> **Work request**
In the entries below, find the string "site" and return each line holding it.

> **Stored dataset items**
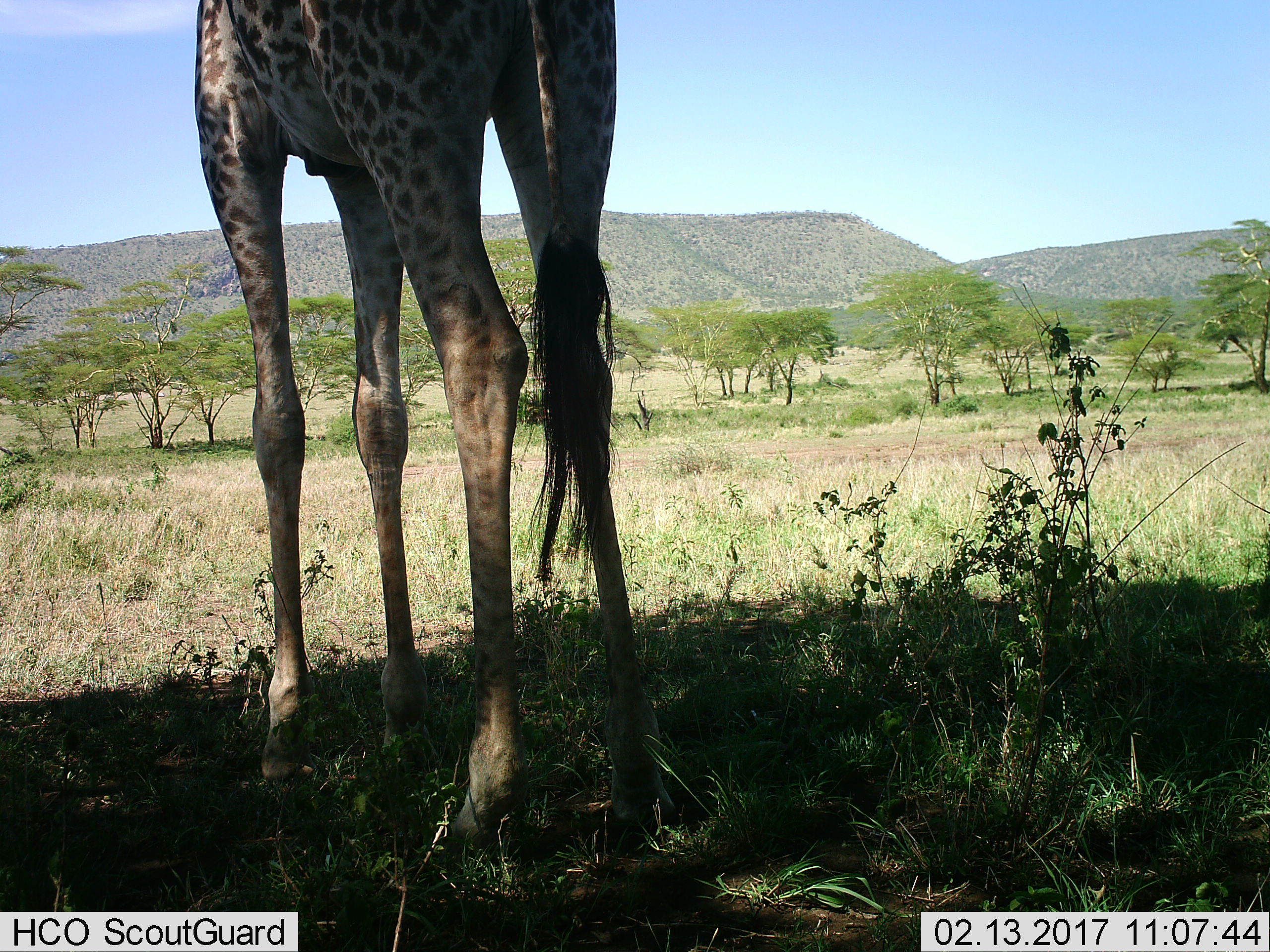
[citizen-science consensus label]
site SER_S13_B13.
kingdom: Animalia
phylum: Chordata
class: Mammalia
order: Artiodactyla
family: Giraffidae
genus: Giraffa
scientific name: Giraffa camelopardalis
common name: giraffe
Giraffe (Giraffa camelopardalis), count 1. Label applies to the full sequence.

==

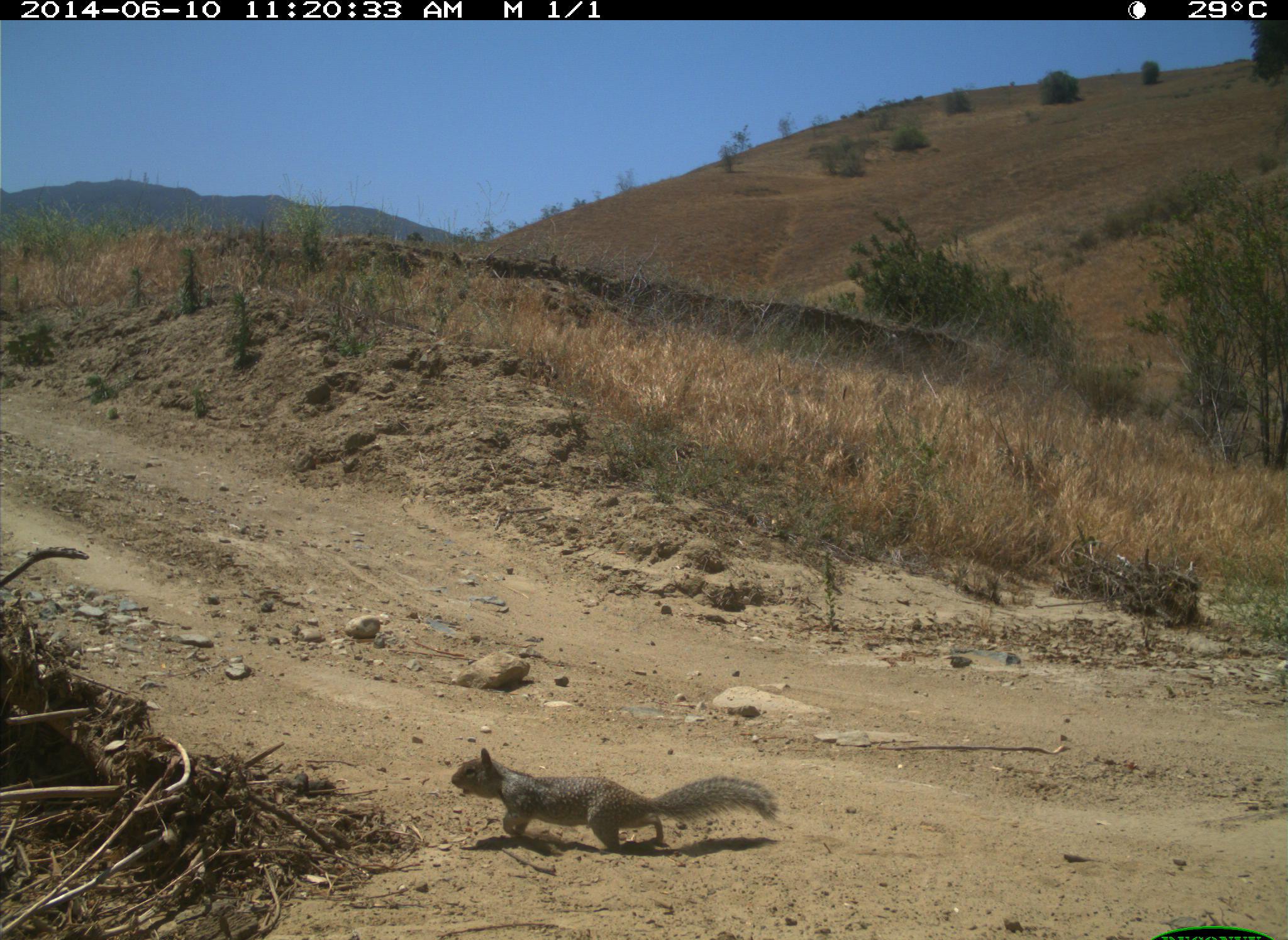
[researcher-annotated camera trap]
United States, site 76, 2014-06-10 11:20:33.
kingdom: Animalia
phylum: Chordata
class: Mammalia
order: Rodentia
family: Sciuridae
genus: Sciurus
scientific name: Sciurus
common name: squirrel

> **Solution for this task**
site SER_S13_B13.
United States, site 76, 2014-06-10 11:20:33.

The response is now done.